→ **TASKS TO PERFORM**
A. In the patch message below, what does pci_msix_write_tph_tag return when MSI-X is not enabled on the device?
B. Duplicate the passage of the patch message below that begins at the words "Re: [patch V4" and stops after "cache in sync.".

## Begin TEXT

Re: [patch V4 11/14] PCI/MSI: Provide a sane mechanism for TPH
From: Bjorn Helgaas
Date: Tue Jun 17 2025 - 19:23:07 EST
On Wed, Mar 19, 2025 at 11:56:57AM +0100, Thomas Gleixner wrote:
> The PCI/TPH driver fiddles with the MSI-X control word of an active
> interrupt completely unserialized against concurrent operations issued
> from the interrupt core. It also brings the PCI/MSI-X internal cached
> control word out of sync.
>
> Provide a function, which has the required serialization and keeps the
> control word cache in sync.
>
> Unfortunately this requires to look up and lock the interrupt descriptor,
> which should be only done in the interrupt core code. But confining this
> particular oddity in the PCI/MSI core is the lesser of all evil. A
> interrupt core implementation would require a larger pile of infrastructure
> and indirections for dubious value.
>
> Signed-off-by: Thomas Gleixner <tglx@xxxxxxxxxxxxx>
> Acked-by: Bjorn Helgaas <bhelgaas@xxxxxxxxxx>
> Cc: Wei Huang <wei.huang2@xxxxxxx>
> Cc: linux-pci@xxxxxxxxxxxxxxx
>
>
>
> ---
> drivers/pci/msi/msi.c | 47 +++++++++++++++++++++++++++++++++++++++++++++++
> drivers/pci/pci.h | 9 +++++++++
> 2 files changed, 56 insertions(+)
>
> --- a/drivers/pci/msi/msi.c
> +++ b/drivers/pci/msi/msi.c
> @@ -910,6 +910,53 @@ void pci_free_msi_irqs(struct pci_dev *d
> }
> }
>
> +#ifdef CONFIG_PCIE_TPH
> +/**
> + * pci_msix_write_tph_tag - Update the TPH tag for a given MSI-X vector
> + * @pdev: The PCIe device to update
> + * @index: The MSI-X index to update
> + * @tag: The tag to write
> + *
> + * Returns: 0 on success, error code on failure
> + */
> +int pci_msix_write_tph_tag(struct pci_dev *pdev, unsigned int index, u16 tag)
> +{
> + struct msi_desc *msi_desc;
> + struct irq_desc *irq_desc;
> + unsigned int virq;
> +
> + if (!pdev->msix_enabled)
> + return -ENXIO;
> +
> + guard(msi_descs_lock)(&pdev->dev);
> + virq = msi_get_virq(&pdev->dev, index);
> + if (!virq)

## End TEXT
## Begin INFORMATION PROVIDED

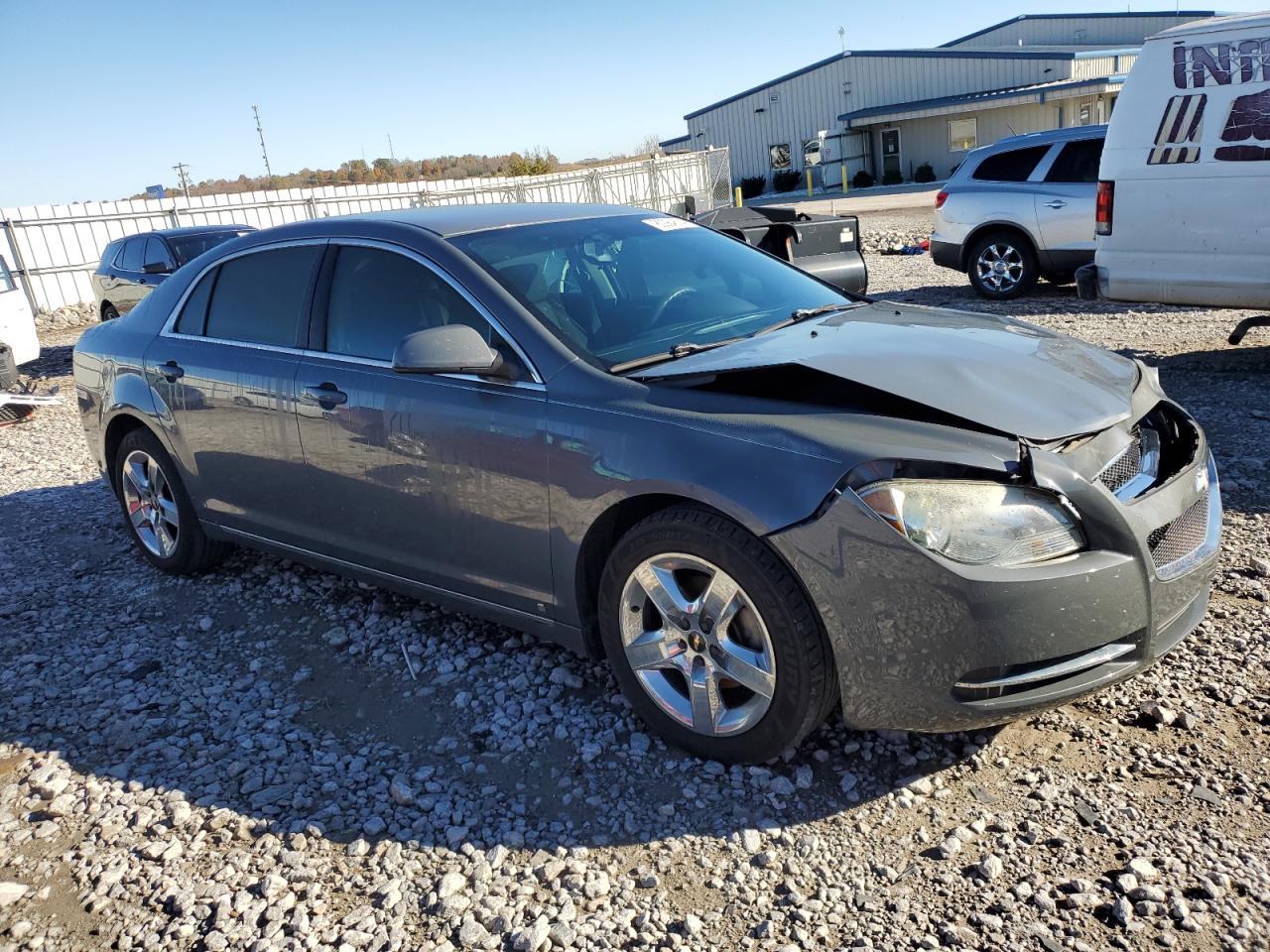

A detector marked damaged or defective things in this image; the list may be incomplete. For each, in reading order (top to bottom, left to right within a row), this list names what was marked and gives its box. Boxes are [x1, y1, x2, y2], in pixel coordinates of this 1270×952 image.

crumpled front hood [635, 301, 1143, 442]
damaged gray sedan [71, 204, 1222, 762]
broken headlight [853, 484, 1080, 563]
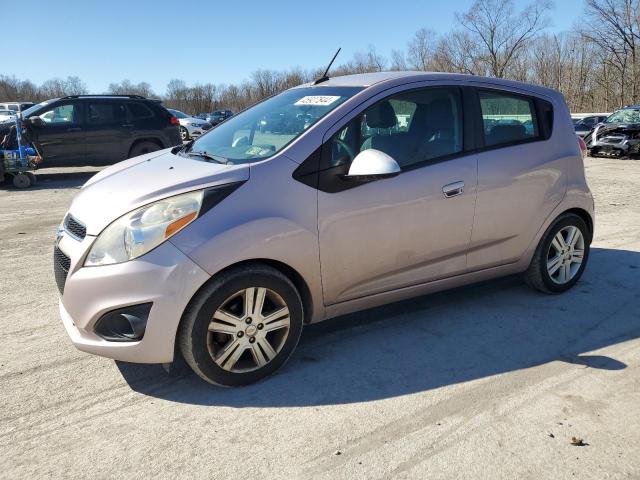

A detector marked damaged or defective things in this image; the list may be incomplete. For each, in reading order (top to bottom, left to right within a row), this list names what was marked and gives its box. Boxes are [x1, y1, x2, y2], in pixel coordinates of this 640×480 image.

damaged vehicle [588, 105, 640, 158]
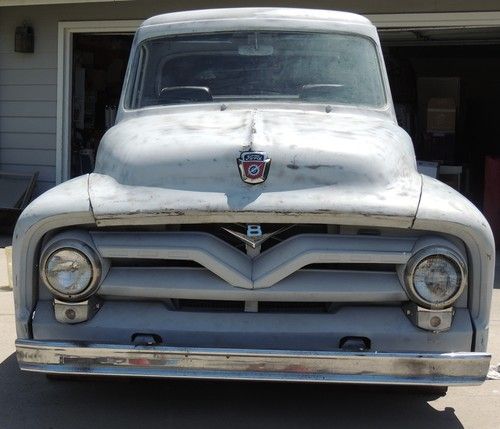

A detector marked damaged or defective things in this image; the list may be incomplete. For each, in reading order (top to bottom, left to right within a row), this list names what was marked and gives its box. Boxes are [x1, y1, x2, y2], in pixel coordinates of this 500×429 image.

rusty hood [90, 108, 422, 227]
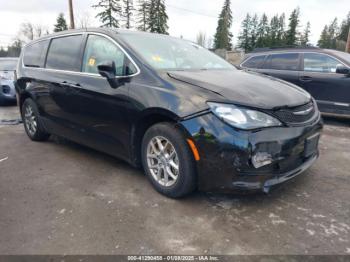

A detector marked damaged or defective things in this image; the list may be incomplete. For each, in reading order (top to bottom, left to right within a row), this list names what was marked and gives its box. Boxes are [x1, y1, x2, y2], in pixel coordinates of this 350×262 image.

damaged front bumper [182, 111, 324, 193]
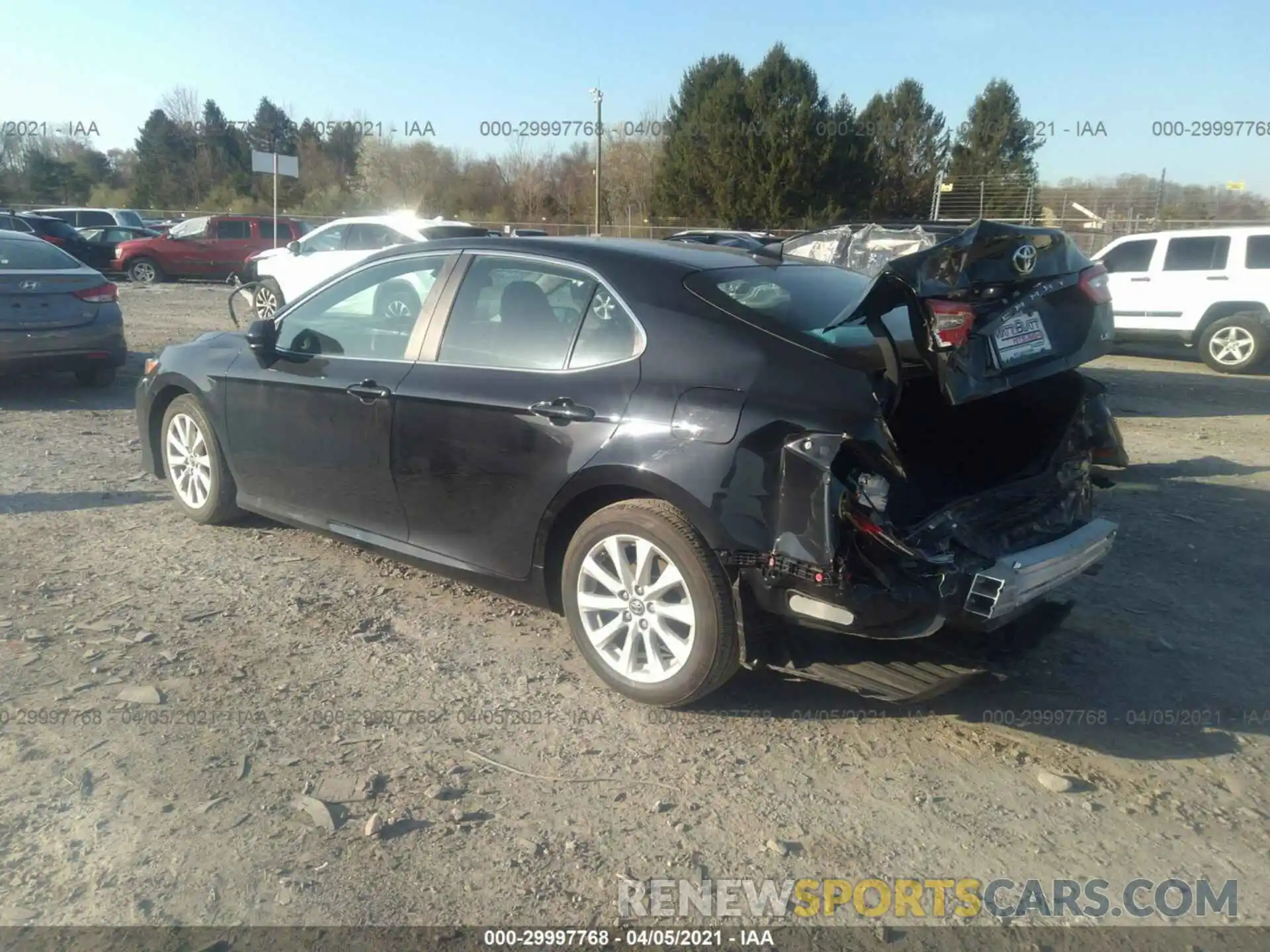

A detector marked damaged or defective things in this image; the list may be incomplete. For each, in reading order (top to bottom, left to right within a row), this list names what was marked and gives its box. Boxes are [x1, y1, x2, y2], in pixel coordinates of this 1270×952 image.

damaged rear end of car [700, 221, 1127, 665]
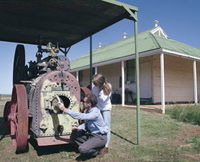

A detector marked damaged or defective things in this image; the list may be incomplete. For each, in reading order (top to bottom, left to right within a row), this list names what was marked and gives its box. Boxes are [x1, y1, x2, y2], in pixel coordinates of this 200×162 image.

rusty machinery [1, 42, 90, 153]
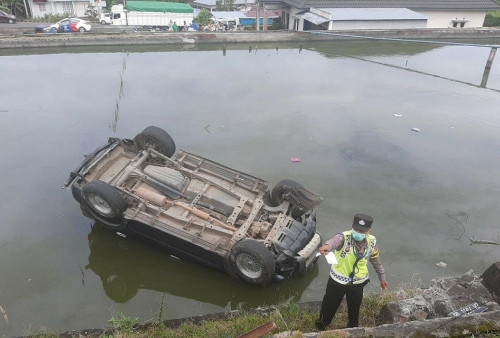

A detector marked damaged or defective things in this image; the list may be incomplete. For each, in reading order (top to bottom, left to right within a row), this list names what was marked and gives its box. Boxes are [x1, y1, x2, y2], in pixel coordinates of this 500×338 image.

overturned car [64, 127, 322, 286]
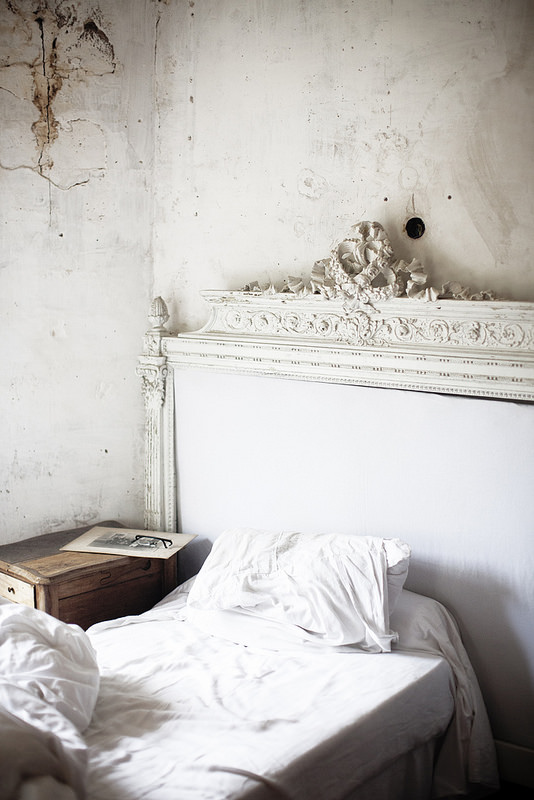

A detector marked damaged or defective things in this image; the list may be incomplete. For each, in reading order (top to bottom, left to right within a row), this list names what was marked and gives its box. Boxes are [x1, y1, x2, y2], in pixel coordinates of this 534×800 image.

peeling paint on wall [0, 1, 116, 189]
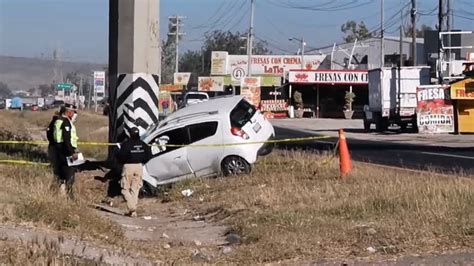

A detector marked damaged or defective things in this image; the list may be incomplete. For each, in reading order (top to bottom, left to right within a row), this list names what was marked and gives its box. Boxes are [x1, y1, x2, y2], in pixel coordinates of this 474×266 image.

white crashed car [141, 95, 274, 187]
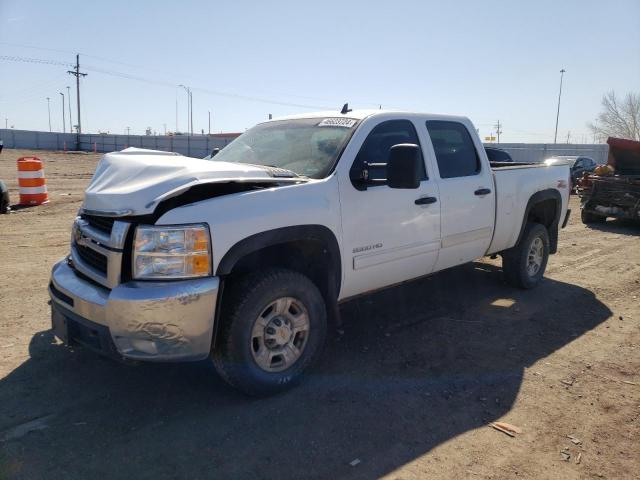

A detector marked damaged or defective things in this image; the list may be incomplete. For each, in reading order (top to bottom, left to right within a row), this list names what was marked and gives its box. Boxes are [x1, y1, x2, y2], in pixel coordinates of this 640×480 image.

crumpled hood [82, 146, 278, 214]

## End INFORMATION PROVIDED

→ **SOLUTIONS BELOW**
A. It returns -ENXIO.

B.
Re: [patch V4 11/14] PCI/MSI: Provide a sane mechanism for TPH
From: Bjorn Helgaas
Date: Tue Jun 17 2025 - 19:23:07 EST
On Wed, Mar 19, 2025 at 11:56:57AM +0100, Thomas Gleixner wrote:
> The PCI/TPH driver fiddles with the MSI-X control word of an active
> interrupt completely unserialized against concurrent operations issued
> from the interrupt core. It also brings the PCI/MSI-X internal cached
> control word out of sync.
>
> Provide a function, which has the required serialization and keeps the
> control word cache in sync.